(Stored entries)

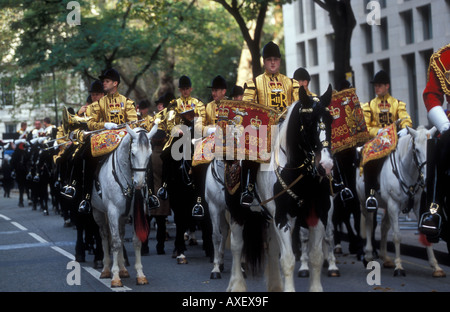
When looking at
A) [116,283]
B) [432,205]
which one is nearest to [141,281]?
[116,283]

---

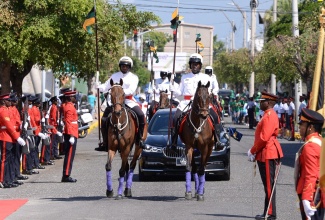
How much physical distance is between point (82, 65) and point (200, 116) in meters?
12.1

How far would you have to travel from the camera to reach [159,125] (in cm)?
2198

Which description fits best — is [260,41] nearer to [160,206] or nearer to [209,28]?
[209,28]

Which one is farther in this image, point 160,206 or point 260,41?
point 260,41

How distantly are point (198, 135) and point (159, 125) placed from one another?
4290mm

* [DO THIS]
How many lines of the records above contain the word "from"? Reply with the number only.

* [COMPLETED TASK]
2